Please extract each line of the records below that contains the word "which", and copy those lines in full.

RECORD EXTRACTS:

>>>>

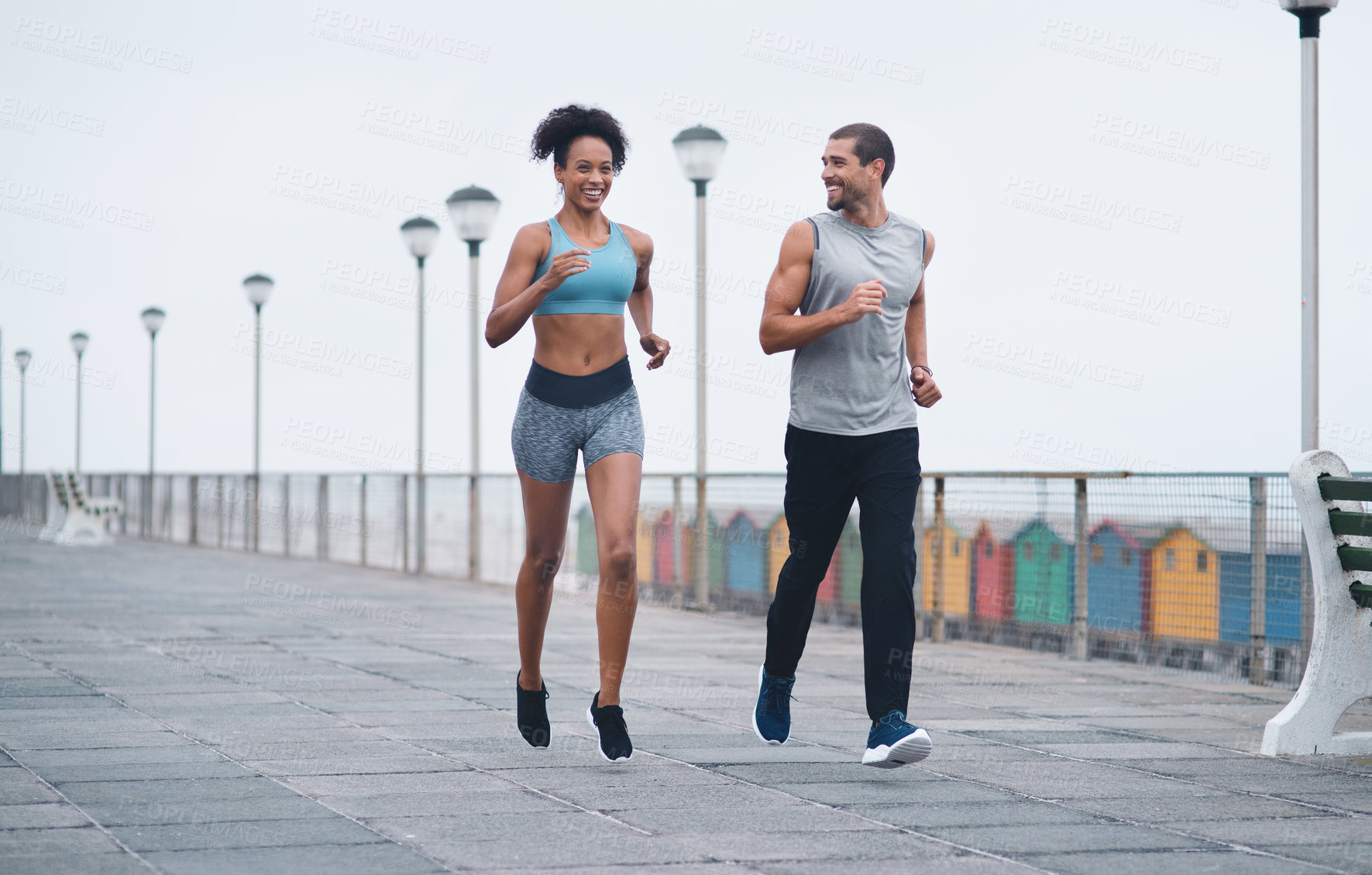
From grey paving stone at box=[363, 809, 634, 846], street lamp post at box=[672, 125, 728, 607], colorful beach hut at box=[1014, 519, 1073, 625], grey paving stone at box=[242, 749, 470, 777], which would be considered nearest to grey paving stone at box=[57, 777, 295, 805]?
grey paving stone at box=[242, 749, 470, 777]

<<<<
>>>>

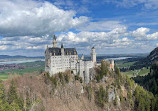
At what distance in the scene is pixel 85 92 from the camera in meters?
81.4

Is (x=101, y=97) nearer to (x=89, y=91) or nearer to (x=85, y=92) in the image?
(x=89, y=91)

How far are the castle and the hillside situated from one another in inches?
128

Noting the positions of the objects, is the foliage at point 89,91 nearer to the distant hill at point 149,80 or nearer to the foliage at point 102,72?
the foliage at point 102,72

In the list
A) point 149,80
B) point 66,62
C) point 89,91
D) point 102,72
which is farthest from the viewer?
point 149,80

<<<<

SOLUTION BELOW:
From grey paving stone at box=[363, 809, 634, 846], street lamp post at box=[672, 125, 728, 607], colorful beach hut at box=[1014, 519, 1073, 625], grey paving stone at box=[242, 749, 470, 777], which would be considered nearest to grey paving stone at box=[57, 777, 295, 805]?
which is farthest from the viewer?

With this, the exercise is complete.